El Rass & Munma – Hadhra Horra

Les hymnes soufis tunisiens ont inspiré le duo libanais, particulièrement le spectacle El Hadhra composé par Samir Agrebi et mis en scène par Fadhel Jaziri. Jawad Nawfal alias Munma nous y surprend avec un improbable sample de Leyl Zahi intégré dans une trame de sonorités électroniques minimalistes. Sorti en mars 2013, un mois après l’assassinat de Chokri Belaid, ce morceau lui rend hommage ainsi qu’à plusieurs personnalités historiques tunisiennes. Au refrain, le rappeur El Rass invoque leurs noms dans une sorte d’incantation salvatrice. Dans un texte à la forte charge politique, il analyse poétiquement la situation de l’époque en commentant les dérives autoritaires d’Ennahdha et la nostalgie pour l’ancien régime incarnée par Nida Tounes. Il y commente la bipolarisation politique en faisant un rapprochement avec la crise syrienne et évoque « une coalition entre Coca Cola et le gang d’Ali Baba ».

Bruno Cruz, Mahmoud Jrere, Walaa Sbait, Terez Sliman, Toot Ard – Green Revolution

Sorti le 15 février 2011, à peine un mois après la fuite de Ben Ali, ce morceau, comme son intitulé le suggère, rend hommage à la révolution tunisienne. Il rassemble une pléiade d’artistes palestiniens aux univers hétéroclites, tous réunis autour du producteur et musicien Bruno Cruz qui s’est fait connaître avec son projet Ministry Of Dub-Key. Et ils viennent de différentes villes des Territoires Occupés : Cruz et la chanteuse Terez Sliman de Haïfa, le rappeur Mahmoud Jrere (du groupe Dam) de Lod, le raggaman Walaa Sbait (du groupe 47 Soul) d’Iqrit et les musiciens du groupe Toot Ard du Golan.

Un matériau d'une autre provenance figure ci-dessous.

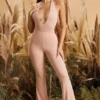 Legginsy Petite Figure You Out z rozcięciem u dołu w kolorze różowym Legginsy Petite Figure You Out z rozcięciem u dołu w kolorze różowym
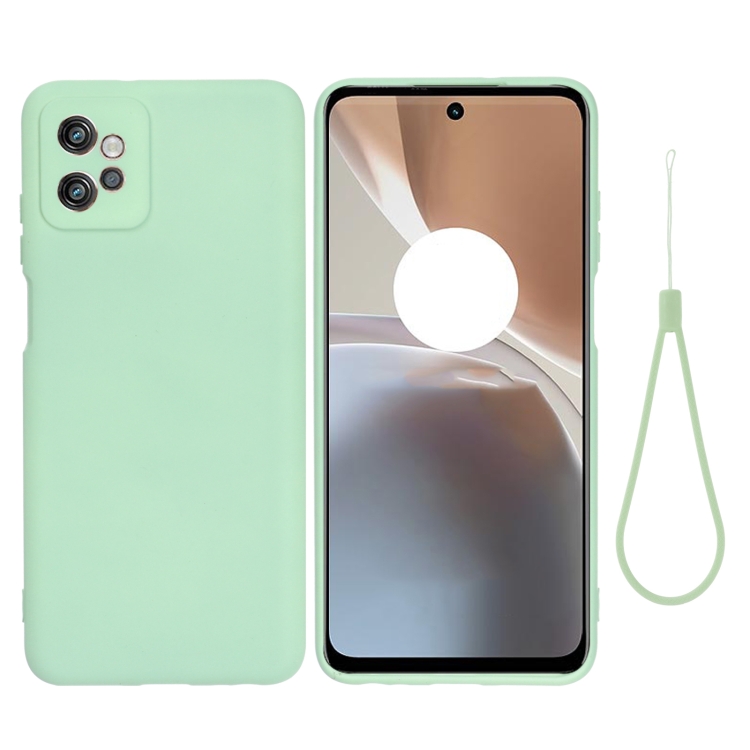 RUBBER Ochranný kryt pro Motorola Moto G32 zelený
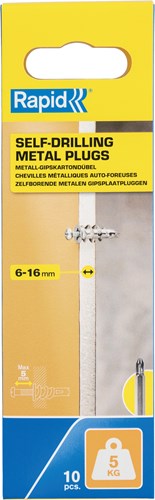 Rapid gipsplaatpluggen | ø13 x 31 | 6-16 mm plaatdikte - 5001558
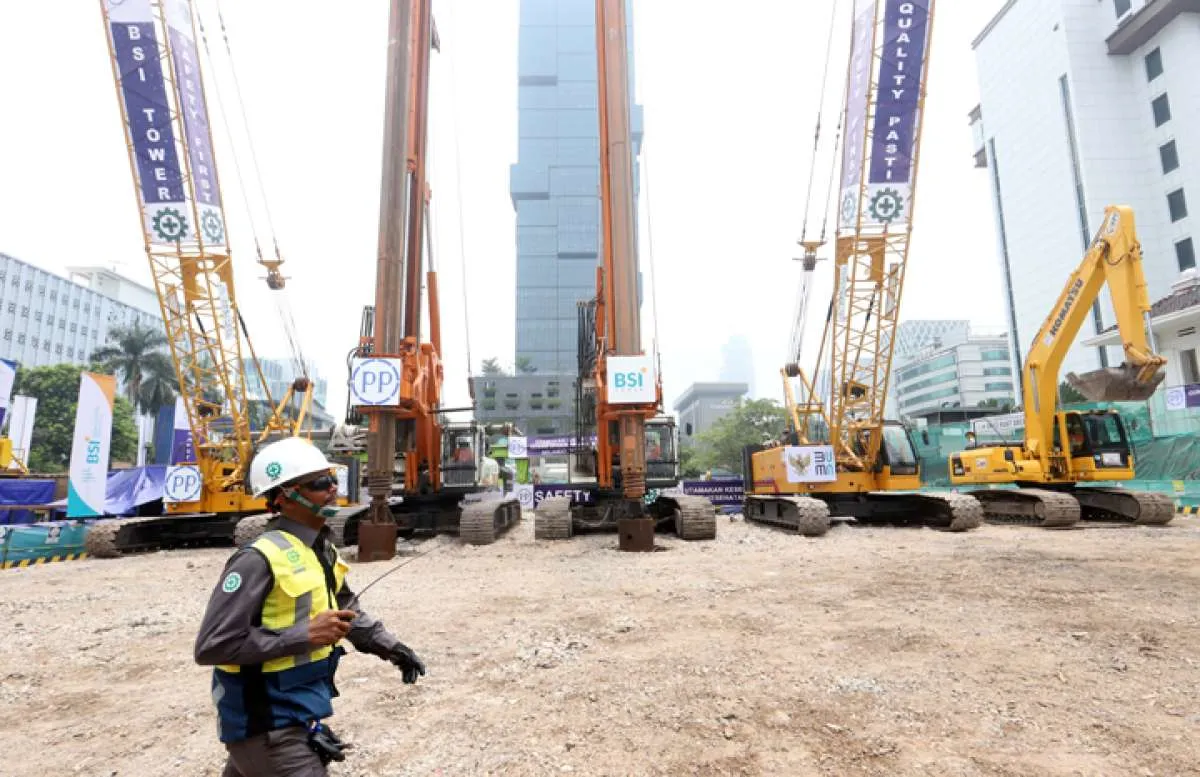 Gedung Kementerian ESDM Retak, PTPP Hentikan Sementara Pembangunan BSI Tower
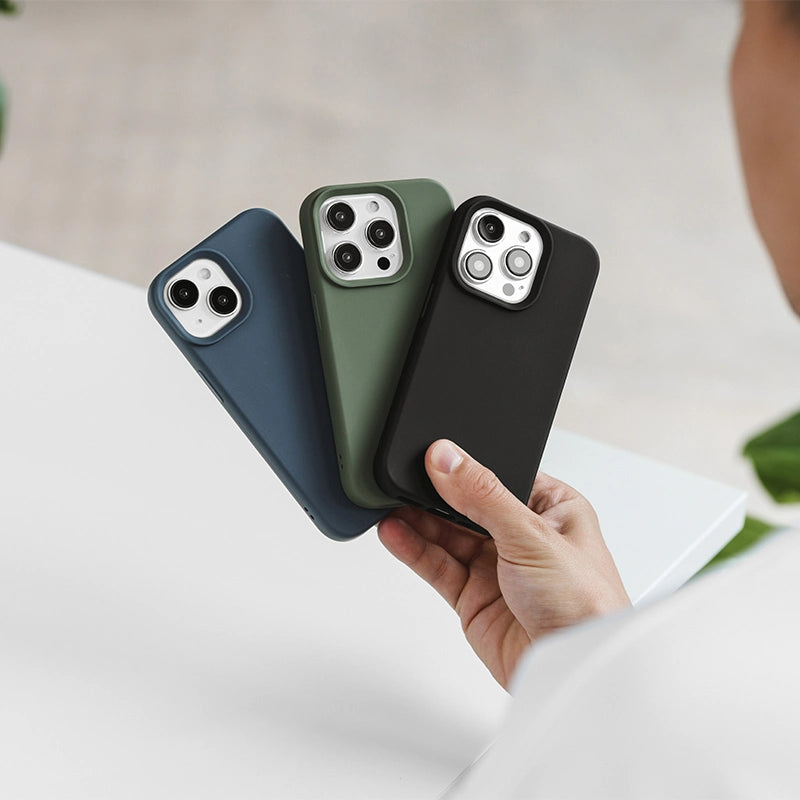 Iphone 15 Pro Max nachhaltige Bio Handyhülle schwarz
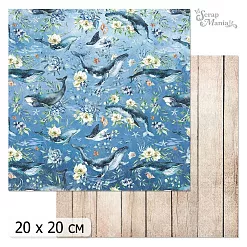 20х20 Бумага "Океания. Дизайн 1" (ScrapMania, 238 597)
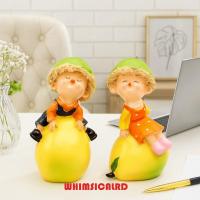 ราคา WHIMSICALRD ผลไม้ตุ๊กตารูปปั้น,ตกแต่งเรซิ่นผักรูปปั้น,จอแสดงผลรูปปั้นการ์ตูนตลก Handmade Garden Decor ตุ๊กตาของขวัญ (40529579087)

Yazan Al Rousan – Sbah Il Kheir

Extrait de l’album “Telfizion” sorti en 2007, ce titre est une célébration hilarante de la maitrise de chanteur jordanien de l’arabe dialectal tunisien. C’est à sa manière que Yazan Al Rousan y exprime son amour pour la Tunisie où il a vécu à partir de 2002 avant de regagner son pays d’origine et y créer en 2007 le groupe de rock Autostrad. Avec son côté décalé, ce morceau a eu un franc succès auprès des jeunes arabes en contact avec la Tunisie et marqués par son arabe dialectal.